Supervisory control and data acquisition can either be input (manually) or output (electronically). Input control SCADA systems control the operations inside the machines, while output control SCADA systems provide information to the human operator. The output systems can either be active (agents inside the machines) or passive (human operator). These types of control systems can be very complicated. For example, an active SCADA system can be controlled by a human operator through a keyboard and mouse, while a passive system can be controlled by a computer. These complexities are inherent in all SCADA systems.
Supervisory control and data acquisition can either be networked (using a local area network) or localized (uses of a Wide Area Network). Networks often used for SCADA are VPN, Local Area Network, WAN and Ethernet over firewall. Local Area Networks (LANs) connect computers via different means like router, wireless network, ISDN and so on. On the other hand, Wide Area Networks (WANs) connect computers using the internet or other high-speed technologies such as cable, DSL and so on.
In the past, a supervisor monitored a distributed system via desktop computer, laptop or remote access device. With the advent of the supervisory control and data acquisition, a user can monitor a centralized system from a distance. Today, SCADA is used for military intelligence, traffic management and supply chain control. There are three primary components of SCADA systems; sensors, actuators and software.
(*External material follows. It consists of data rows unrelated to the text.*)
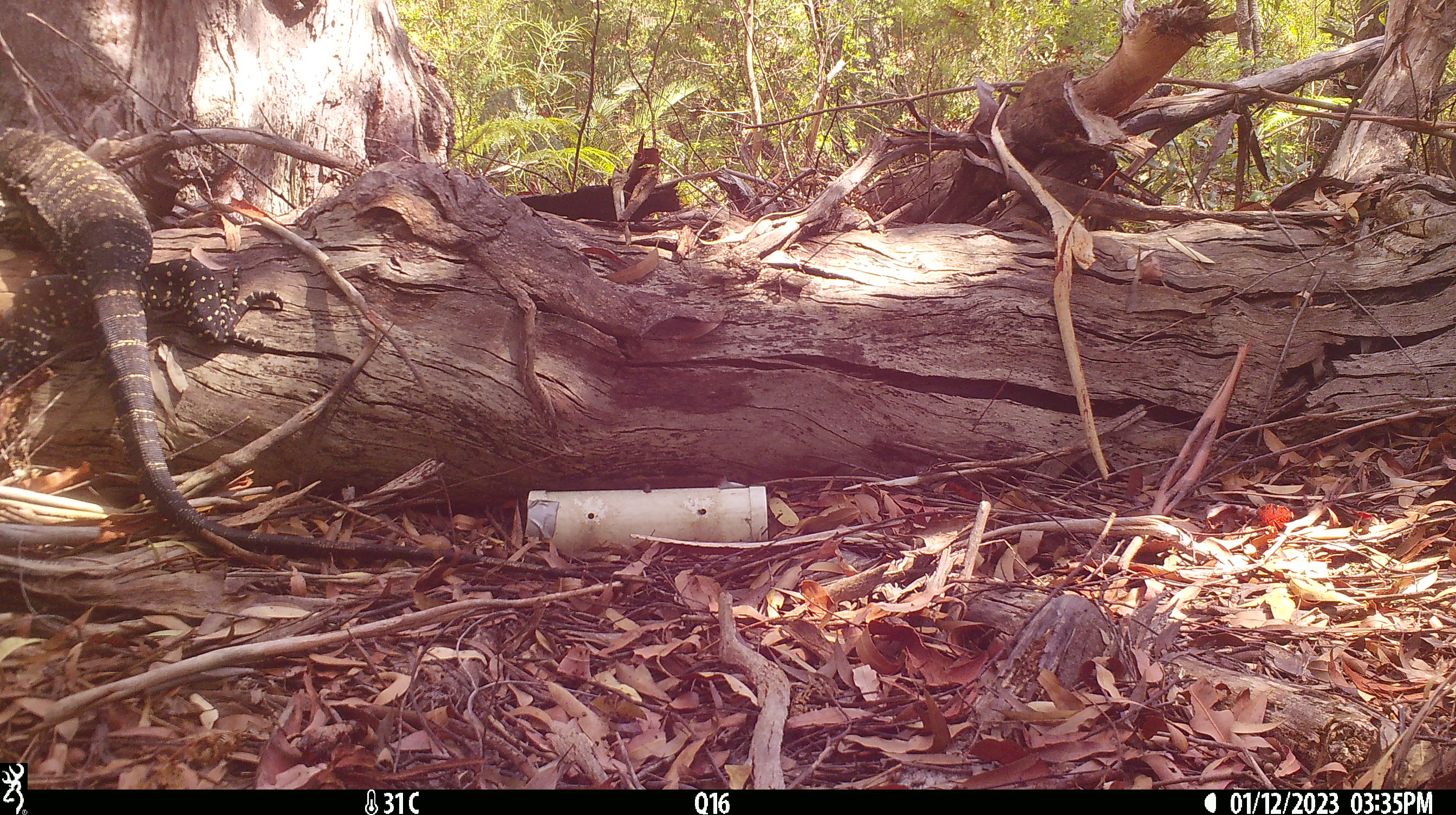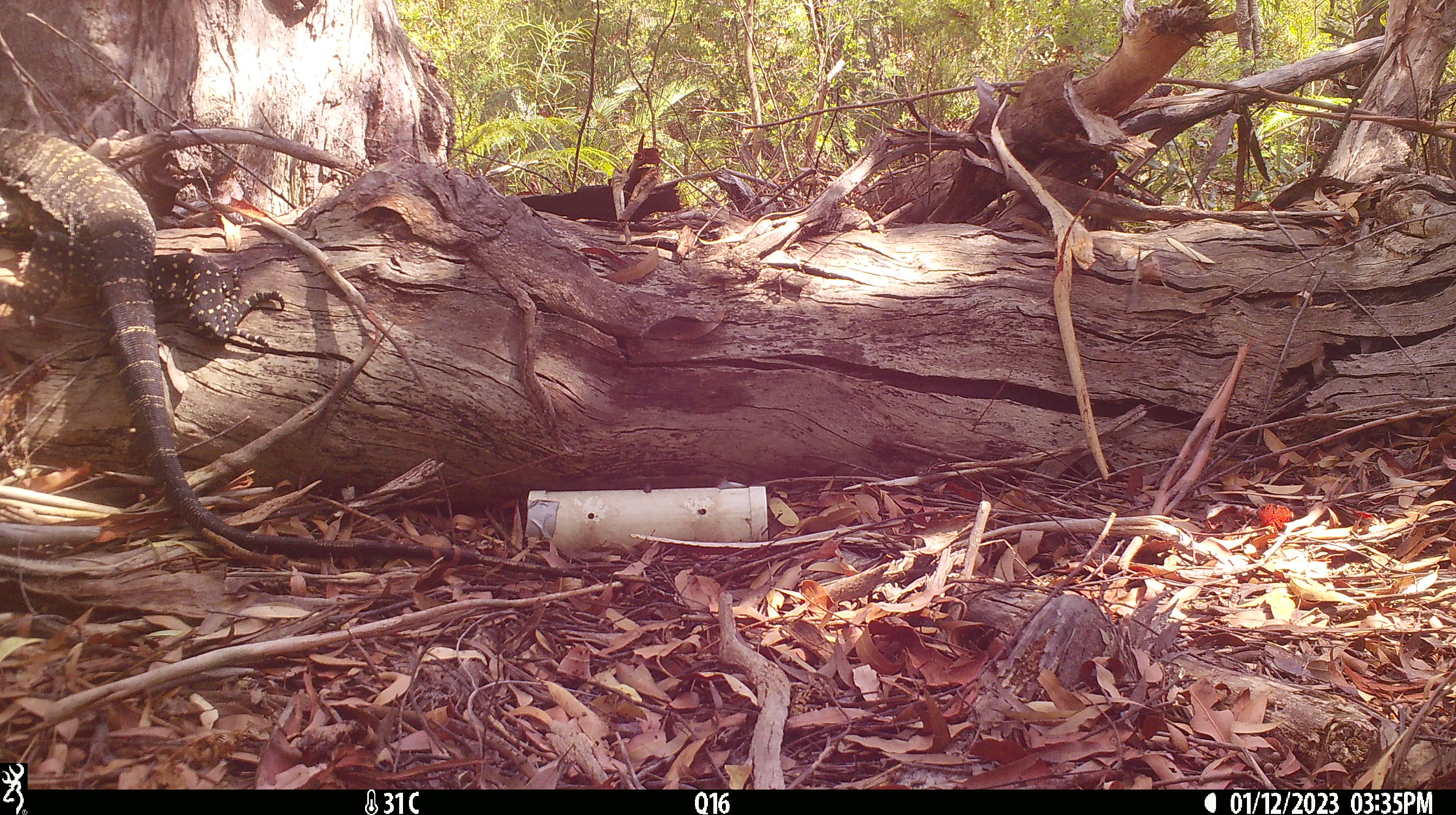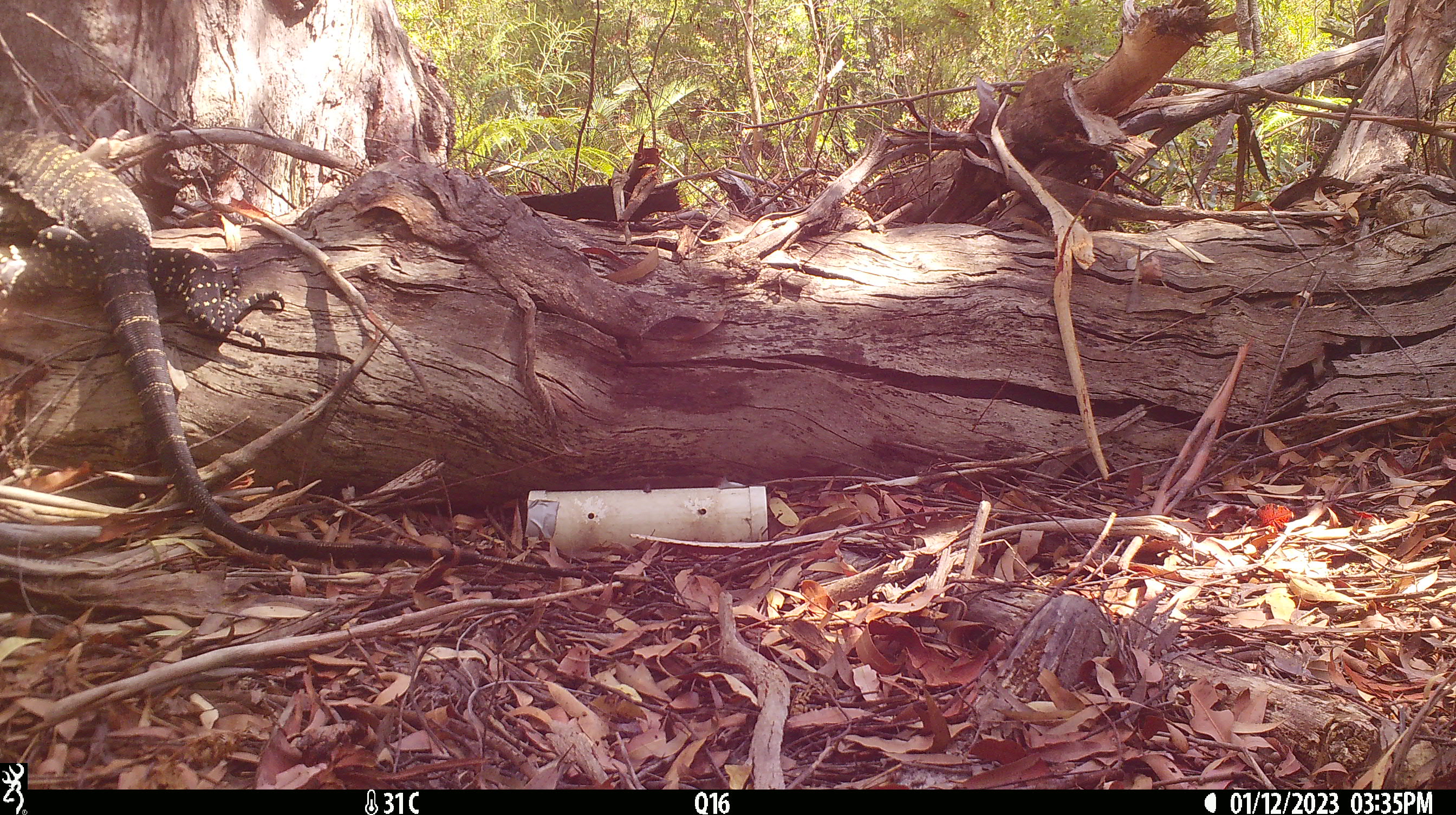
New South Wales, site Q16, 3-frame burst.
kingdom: Animalia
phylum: Chordata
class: Reptilia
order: Squamata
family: Varanidae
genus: Varanus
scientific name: Varanus varius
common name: lace monitor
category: goanna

One of the most important benefits of using supervisory control and data acquisition is reliability. Unlike traditional systems monitoring or controlling only machines or locations, SCADA solutions can detect problems at any time and can recover from failures to the business system. This helps increase the productivity of the organization. Supervisory control and data acquisition systems are very reliable since they can detect faults that can lead to catastrophic outcomes. They also make use of distributed control to ensure smooth operation.